In this short blog, we are going to talk about double nymph rigs, weight placement, and how to effectively get the longest drift without compromising your drift. Starting out with Indicator placement. I see a lot of people eye the depth they are fishing and place their indicator where they think the bottom is. But what a lot of people don’t take into effect is that your rig is very rarely purely straight vertical to your indicator. The current, underwater seams, and structure can all play a part in how your rig drifts through a seam. I was once told to imagine the depth of the water you’re fishing and then double it for your indicator. Now of course there are situations where this proves false but let's just take this at face value. Moving your indicator-up that high allows you to work water columns. Starting out fishing deep allows you to find or feel the bottom if shallow enough and then you can work up from thereby putting your indicator closer and closer to your top fly.
Weights, BBs, split shots - everyone's got different names for them. They also serve a time and a place. Water levels, depth, & flows are key components when adding weight. If the flows are high utilize a weight to get your flies down to the right water column. But the way I see it is an additional weight can make the drift unnatural in some circumstances. By adding that weight, it forces that section of the leader down into the bottom at a horizontal angle. If you're focusing on the bottom, by all means fish that way, but I have also found that you are prone to losing more bugs that way. By utilizing a longer leader and a longer drift, your bugs will get down but float vertically covering more of the water column. Another habit I see frequently is that anglers underestimate how heavy their flies are. They may be fishing a size 18 as the top fly & a size 20 as the bottom but since they are so small they assume the flies don’t get through the water column effectively. If you have the right conditions try to fish without the weight adjust for the lack of weight in your cast and drift and see how it turns out.
Lastly mending and making sure your drift is the most effective. As mentioned above, we are focusing more on the deep, long, slow runs that lethargic winter fish will hole up in. I say this because line management will differ from a short fast drift versus a long slow drift. If I’m fishing the head of the run and don't have the ability to fish perpendicularly to my indicator, as you should try to, then you have to adapt. I will pull quite a bit of line out and place it at my feet.

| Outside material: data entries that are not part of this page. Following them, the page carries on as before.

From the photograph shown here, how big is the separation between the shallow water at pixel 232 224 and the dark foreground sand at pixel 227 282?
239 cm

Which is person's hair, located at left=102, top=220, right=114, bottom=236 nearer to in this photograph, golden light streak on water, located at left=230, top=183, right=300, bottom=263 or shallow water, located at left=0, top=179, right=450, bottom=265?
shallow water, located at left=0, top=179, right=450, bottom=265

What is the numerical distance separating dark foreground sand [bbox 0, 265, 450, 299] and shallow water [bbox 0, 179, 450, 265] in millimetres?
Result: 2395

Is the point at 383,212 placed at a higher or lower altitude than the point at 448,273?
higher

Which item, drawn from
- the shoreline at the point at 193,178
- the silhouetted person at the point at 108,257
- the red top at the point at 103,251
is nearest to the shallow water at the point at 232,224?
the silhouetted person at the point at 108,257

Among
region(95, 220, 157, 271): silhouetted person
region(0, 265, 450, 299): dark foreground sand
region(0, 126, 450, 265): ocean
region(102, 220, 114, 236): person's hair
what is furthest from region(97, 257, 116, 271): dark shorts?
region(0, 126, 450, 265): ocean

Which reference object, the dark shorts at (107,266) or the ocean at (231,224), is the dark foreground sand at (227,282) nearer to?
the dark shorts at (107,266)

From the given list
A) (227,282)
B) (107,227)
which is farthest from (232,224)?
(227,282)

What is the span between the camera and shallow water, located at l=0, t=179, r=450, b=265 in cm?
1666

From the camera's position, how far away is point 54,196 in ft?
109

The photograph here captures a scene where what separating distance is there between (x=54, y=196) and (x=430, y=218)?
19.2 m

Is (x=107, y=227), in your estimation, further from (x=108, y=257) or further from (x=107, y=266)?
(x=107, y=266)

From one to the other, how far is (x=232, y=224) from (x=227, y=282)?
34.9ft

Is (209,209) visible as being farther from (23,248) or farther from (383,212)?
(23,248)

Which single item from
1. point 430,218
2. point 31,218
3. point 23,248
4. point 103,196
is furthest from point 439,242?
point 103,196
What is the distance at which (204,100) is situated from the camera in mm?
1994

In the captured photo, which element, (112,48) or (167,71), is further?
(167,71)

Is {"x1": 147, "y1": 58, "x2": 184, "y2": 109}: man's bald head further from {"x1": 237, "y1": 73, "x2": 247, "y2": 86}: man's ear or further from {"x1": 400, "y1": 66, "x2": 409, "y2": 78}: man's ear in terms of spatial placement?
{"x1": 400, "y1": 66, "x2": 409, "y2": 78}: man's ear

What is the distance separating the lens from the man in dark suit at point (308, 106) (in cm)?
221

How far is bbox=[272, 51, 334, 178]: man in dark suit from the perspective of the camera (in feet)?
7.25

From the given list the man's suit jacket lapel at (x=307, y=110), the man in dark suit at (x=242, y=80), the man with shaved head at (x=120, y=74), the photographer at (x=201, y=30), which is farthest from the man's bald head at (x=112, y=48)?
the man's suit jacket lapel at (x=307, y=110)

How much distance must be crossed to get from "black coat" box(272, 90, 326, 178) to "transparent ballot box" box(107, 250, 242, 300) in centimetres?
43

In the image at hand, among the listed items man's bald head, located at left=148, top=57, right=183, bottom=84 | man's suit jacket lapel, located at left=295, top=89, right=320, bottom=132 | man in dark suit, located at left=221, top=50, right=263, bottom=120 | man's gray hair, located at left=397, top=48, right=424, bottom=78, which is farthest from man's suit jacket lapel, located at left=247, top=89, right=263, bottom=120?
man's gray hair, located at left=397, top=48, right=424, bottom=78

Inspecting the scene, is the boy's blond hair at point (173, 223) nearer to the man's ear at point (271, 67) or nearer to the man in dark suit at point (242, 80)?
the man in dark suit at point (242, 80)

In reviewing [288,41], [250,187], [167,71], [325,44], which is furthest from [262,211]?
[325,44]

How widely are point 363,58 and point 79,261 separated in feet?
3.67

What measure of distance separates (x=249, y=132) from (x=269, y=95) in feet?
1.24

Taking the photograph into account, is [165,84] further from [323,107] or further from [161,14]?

I will pre-mend into my cast or otherwise known as a reach cast allowing for my fly line to immediately start out upriver of my flies. This allows for my nymph rig to have the most natural presentation as early as possible. Now since we are at the head of the run we are going to run out of line as our rig moves away from us with the current. So instead of ineffectively working the same water with the same amount of line, we will continue to add length to our drift by rolling the line out into the run. Flicking, rolling your rod tip allows you to continue to shoot the line out and extend your drift. So using this method we will extend our drift by additionally adding a mini reach cast so that our remaining fly line gets caught in the same current our nymph rig is drifting in. In the end, making for an effective elongated drift, just remember to really put the hammer down the pressure on the fish on that hook-set as you will have quite a bit of line out.
In the end, I hope you are able to take something from this blog and utilize it on your next fishing adventure. I’m no Kelly Galloup or Tom Rosenbauer but anywhere I can help explain or answer questions on how I’ve effectively learned to fish I am happy to do so. So cheers to fishing, great memories, and some epic fish.